The Catholic Church did inevitably lose its iron grip on Irish society, although it still possessed a large amount of influence within the country up to and including most of the 21st century. O’Toole, though, does not paint a very enticing picture of what came after. During the 1980s, covert Catholic corruption was replaced by overt capitalist corruption. A process of Americanization was happening, leading to vast increases in multi-national companies such as Intel and Microsoft locating here, and massive flows of foreign investment. O’Toole utilises two specific people to brilliant effect as manifestations of the consumerist culture taking place. Charles Haughey was the catalyst for this new force, engaging with political cronyism for his own self-interest and greed. Journalists’ phones were tapped, private donors received special preference from the government and direct stealing occurred from the public purse. This took place during a period of an acute decline in state expenditure and high unemployment – the number of unemployed rose from 61,000 in 1971 to 230,000 by 1993 and public health spending was “slashed”. Yet it was his “protégé” Bertie Ahern that led the ship during the heady times of the Celtic Tiger. Whilst as O’Toole notes, Ahern’s self-styled image of the everyday man was in contrast with Haughey’s, their fundamental aim of money-making was the same. They replaced the mantra of religiosity with that of commodity fetishization. Free-markets, globalisation and consumerism helped you get a “job and a house and a choice about staying in your country”. This boom of productivity and excess was great, until it wasn’t, and everything collapsed. 

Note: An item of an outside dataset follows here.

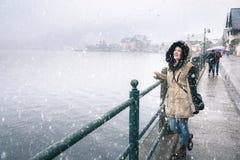 Mujer encendido a orillas del lago mientras que nieva Imagen de archivo libre de regalías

There is an issue with the conceptualisation of O’Toole’s reasoning as to why the Celtic Tiger materialised as it did. He points generally in the right direction, stating that it was the “ruling elites” encouraging “the belief that Ireland had captured a genie whose golden lamp need only be stroked to ensure success”. Whilst O’Toole does not explicitly say so, perhaps for fear of the connotations attached to the word, this is a variation of a Marxist argument professed by the likes of Antonio Gramsci and Noam Chomsky, that point to the ability of the elites to control spheres of influence in exploiting the masses. Although this is undoubtedly valid, O’Toole fails to provide much concrete examples or evidence of the fact, resorting to commenting on the corruption of individual politicians without explaining the mechanisms they used to induce so many to participate in this period of extreme excess. Nonetheless, he accurately pinpoints in vibrant, colourful prose, the transition from Catholicism to Capitalism as the hegemonic culture in Ireland.

“He has truly achieved his objective of writing about Irish history in a refreshing, transparent, and honest way.”

A Personal History is not solely concerned with a polemical lambasting of CiaIreland over the last century. There is an acknowledgement that we have progressed a long way from the stultifying effects of the Catholic Church and overcome the disastrous consequences of the Celtic Tiger. The landmark referendums of 2015 and 2018 legalising gay marriage and abortion are indicative that we are progressing towards a more liberal society. O’Toole has comprehensively covered this progression on a momentous scale, without ever losing his tone of intellectual acuity combined with acerbic wit. He does, on occasion, tend to psychologise and generalise cultural patterns in somewhat reductive brushstrokes. Nonetheless, he has truly achieved his objective of writing about Irish history in a refreshing, transparent, and honest way.